I am considering forming a C Corp using Stripe Atlas:
but first want to understand the ongoing costs and obligations.
I am an Australian citizen and not a US resident. I need the C Corp to establish and operate some websites targeting the US market; or putting it another way, I need an EIN, sales tax certificate, US credit card processing, and bank account. To begin with, I will be the sole shareholder, and will fill all required corporate roles. At least initially, all work will be conducted outside of the US. We will not have any US-based permanent employees, or own any facilities in the US. We will, however, use US-based services such as banking, credit card processing, web hosting, mail forwarding, legal services, accounting services, etc.
It is my understanding that I will be able to charge the C Corp for all services that I legitimately provide to it, and that so long as those services are performed outside the US, there will be no US-based personal income tax or personal income tax reporting. Is that correct? And if so, how does the IRS determine whether the fees charged are reasonable?
There will be work done on behalf of the C Corp before it has sufficient revenue to pay for the work. Would it be possible to invoice the C Corp for these services at a later date?
It is my understanding that all persons or entities (including myself) who do work for the C Corp which is conducted outside of the US should be required to submit a W-8BEN to the C Corp, together with a signed statement saying that no work will be conducted within the US, and keep filed as supporting documentation in the event of an audit. Is this correct? If we use US based freelancers or contractors, they would be required to submit a W9. Is this correct?

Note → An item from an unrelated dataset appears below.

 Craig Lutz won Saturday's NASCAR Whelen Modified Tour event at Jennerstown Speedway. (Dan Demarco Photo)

Can completed IRS forms be obtained electronically (eg emailed as a scan or digital photo)?
For other products or services purchased by the C Corp (eg web hosting, mail forwarding, software, hardware, SaaS, hotels, transportation, etc), I believe that we only need a receipt and do not need to complete any additional forms. Is that correct?
I am aware of the following ongoing costs to keep the C Corp legal:
Pay a registered agent in Delaware.
File an annual report with Delaware.
Pay an annual Franchise Tax to the state of Delaware.

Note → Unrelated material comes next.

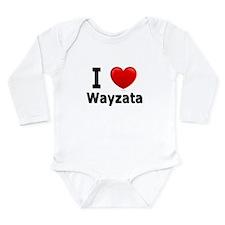 I Love Wayzata Long Sleeve Infant Bodysuit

Remit any relevant state-based sales tax.
Pay federal income tax on profits (quarterly installments).
Is there something missing from this list?
I understand that it is important for a C Corp to keep reliable financial records, and to document all major decisions (in my case, presumably as consent resolutions). I also understand that the company bylaws will outline obligations for shareholder and board of directors meetings.
I understand that I need to request a BE-13 exemption from the US Department of Commerce:
Are there any other mandatory administrative requirements that I should be aware of?
Finally, can anyone recommend a startup friendly accountant, ideally one that is familiar with foreign owned C Corps? Familiarity with Stripe Atlas would also be a bonus.